*Your goal*
Rewrite the stretch of records from the line containing "What is the extent of separation" through the line containing "4.45 metres", substituting "figure in purple blazer" for "woman in purple blazer" and leaving everything else unchanged.

Data items:
•••

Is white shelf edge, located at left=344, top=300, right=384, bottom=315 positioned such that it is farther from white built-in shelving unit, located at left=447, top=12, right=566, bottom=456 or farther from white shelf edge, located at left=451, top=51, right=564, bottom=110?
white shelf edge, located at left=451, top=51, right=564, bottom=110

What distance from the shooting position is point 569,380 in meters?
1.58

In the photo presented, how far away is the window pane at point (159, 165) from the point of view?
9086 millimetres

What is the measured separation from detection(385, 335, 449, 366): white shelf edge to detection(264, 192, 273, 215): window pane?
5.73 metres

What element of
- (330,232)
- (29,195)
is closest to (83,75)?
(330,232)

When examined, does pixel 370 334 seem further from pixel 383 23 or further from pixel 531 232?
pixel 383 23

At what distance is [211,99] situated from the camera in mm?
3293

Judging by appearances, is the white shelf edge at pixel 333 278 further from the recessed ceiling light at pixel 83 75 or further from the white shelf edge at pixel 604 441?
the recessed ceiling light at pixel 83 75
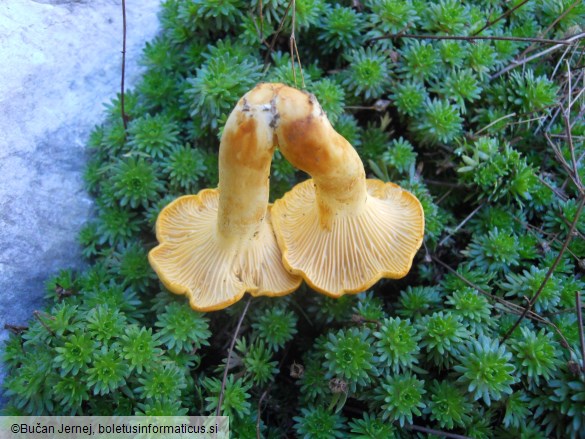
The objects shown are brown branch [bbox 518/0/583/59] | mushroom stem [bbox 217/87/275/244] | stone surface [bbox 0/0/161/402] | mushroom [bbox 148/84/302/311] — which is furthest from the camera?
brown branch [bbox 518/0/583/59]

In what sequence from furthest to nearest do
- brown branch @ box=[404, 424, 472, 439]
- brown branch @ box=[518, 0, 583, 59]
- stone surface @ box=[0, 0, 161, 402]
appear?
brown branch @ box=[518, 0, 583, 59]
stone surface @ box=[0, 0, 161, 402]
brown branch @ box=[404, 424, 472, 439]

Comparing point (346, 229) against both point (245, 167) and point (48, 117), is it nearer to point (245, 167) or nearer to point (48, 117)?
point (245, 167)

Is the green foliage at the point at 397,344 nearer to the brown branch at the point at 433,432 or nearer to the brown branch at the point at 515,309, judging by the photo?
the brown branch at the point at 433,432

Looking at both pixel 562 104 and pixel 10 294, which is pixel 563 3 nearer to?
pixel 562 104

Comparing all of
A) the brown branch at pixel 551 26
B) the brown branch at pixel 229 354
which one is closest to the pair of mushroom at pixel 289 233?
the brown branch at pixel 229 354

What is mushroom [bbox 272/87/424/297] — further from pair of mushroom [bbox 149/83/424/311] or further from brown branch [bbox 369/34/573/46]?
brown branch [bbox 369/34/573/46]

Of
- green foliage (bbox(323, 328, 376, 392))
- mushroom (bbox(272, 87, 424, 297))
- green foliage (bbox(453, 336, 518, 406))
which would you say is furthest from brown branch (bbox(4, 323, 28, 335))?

•••

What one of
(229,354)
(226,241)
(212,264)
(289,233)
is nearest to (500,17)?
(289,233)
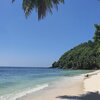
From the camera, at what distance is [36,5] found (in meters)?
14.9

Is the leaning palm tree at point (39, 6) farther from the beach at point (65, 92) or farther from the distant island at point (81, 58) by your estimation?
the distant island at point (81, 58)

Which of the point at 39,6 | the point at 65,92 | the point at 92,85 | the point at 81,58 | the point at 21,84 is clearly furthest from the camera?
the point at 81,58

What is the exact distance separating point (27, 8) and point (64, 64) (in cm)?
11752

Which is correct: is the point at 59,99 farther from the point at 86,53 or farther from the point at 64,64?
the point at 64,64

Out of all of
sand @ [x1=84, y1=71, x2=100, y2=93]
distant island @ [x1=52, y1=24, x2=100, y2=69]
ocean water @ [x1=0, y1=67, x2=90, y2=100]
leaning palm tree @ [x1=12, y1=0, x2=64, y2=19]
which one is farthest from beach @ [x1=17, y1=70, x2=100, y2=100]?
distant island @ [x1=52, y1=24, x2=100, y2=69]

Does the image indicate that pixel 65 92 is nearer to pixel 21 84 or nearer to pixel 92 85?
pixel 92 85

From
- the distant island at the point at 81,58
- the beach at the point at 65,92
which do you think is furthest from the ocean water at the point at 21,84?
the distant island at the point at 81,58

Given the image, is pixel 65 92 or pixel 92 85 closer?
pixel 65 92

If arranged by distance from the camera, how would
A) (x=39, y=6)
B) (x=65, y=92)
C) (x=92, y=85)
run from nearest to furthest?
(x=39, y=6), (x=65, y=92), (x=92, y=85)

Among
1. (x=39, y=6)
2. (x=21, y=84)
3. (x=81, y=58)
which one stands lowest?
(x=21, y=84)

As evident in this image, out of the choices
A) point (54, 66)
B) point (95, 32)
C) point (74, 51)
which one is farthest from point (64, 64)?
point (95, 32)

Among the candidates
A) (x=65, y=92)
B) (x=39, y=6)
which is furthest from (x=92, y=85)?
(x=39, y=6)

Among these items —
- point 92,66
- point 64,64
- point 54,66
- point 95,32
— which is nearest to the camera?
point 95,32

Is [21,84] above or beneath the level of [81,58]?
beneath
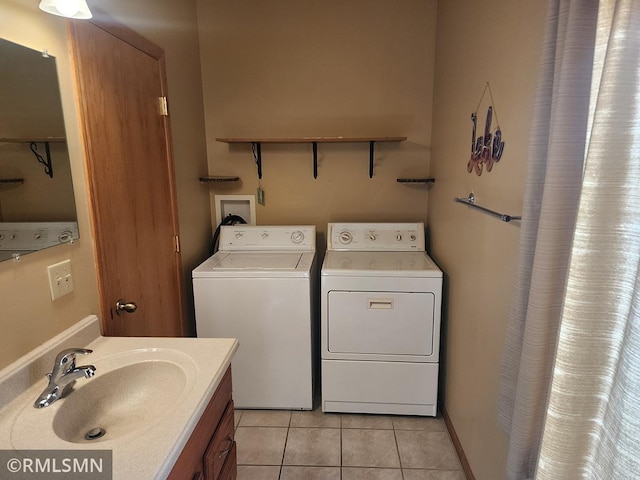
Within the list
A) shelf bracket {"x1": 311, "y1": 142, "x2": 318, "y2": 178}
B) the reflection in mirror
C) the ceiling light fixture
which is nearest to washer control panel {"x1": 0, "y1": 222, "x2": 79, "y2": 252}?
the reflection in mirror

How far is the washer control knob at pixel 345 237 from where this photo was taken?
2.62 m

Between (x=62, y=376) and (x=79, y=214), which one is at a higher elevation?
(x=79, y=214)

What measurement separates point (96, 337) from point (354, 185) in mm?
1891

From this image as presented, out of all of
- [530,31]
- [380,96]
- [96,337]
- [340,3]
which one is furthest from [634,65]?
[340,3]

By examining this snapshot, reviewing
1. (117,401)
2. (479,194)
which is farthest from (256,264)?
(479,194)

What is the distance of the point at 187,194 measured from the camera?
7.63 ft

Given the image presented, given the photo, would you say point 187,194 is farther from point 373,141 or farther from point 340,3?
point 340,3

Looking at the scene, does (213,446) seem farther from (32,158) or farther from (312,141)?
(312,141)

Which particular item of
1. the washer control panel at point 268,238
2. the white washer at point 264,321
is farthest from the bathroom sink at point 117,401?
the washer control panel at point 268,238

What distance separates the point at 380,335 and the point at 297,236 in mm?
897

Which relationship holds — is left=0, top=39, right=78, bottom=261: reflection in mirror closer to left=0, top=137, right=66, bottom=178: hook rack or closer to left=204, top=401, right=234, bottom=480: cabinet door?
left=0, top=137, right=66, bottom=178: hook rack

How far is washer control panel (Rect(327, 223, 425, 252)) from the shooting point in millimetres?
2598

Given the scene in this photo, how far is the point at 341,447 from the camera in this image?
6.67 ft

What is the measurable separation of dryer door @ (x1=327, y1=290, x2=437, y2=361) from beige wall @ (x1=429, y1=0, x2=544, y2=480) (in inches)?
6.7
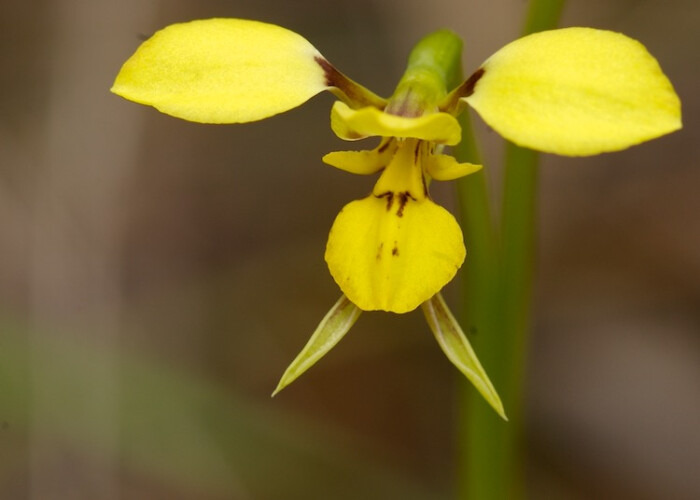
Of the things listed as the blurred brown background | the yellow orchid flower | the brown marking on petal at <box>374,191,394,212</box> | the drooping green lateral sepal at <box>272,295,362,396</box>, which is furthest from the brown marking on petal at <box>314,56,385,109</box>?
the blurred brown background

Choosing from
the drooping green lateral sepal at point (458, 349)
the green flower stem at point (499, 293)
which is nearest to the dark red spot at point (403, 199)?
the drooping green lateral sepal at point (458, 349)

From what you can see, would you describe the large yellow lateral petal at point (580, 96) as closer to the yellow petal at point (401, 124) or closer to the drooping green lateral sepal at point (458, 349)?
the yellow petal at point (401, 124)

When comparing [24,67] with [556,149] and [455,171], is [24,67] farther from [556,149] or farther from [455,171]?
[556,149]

•••

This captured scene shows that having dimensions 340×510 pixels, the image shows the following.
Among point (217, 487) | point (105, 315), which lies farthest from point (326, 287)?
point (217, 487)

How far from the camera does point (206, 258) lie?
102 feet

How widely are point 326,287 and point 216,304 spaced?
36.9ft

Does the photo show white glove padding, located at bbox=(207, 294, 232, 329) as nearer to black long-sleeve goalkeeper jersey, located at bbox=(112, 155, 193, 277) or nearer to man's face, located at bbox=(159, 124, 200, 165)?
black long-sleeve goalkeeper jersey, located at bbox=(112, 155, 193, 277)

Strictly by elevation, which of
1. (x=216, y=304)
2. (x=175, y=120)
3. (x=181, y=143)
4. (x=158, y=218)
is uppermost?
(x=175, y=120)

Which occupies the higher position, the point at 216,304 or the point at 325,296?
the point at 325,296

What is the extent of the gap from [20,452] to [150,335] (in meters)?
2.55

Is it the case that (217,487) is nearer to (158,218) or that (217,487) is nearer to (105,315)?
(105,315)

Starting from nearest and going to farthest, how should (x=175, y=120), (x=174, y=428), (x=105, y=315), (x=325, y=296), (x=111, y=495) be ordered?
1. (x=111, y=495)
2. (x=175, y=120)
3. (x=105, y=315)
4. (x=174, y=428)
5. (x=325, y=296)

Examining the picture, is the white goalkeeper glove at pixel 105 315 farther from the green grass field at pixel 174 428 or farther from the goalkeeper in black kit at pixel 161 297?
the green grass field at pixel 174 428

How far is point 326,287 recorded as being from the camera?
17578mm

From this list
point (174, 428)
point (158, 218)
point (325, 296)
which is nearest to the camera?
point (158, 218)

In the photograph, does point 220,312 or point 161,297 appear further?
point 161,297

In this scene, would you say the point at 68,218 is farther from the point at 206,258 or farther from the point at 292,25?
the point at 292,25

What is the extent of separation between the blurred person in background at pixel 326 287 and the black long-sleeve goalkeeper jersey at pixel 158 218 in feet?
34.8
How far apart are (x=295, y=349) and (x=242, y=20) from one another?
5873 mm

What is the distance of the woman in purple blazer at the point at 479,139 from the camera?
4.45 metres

•••

*Result of this exercise*
What is the extent of separation between the blurred person in background at pixel 326 287 and the black long-sleeve goalkeeper jersey at pixel 158 218 in feet?
34.8
How far apart are (x=295, y=349) and (x=242, y=20) from one another?
5873 mm

What is the distance of the figure in purple blazer at the point at 479,139 from the camera?
4.45 metres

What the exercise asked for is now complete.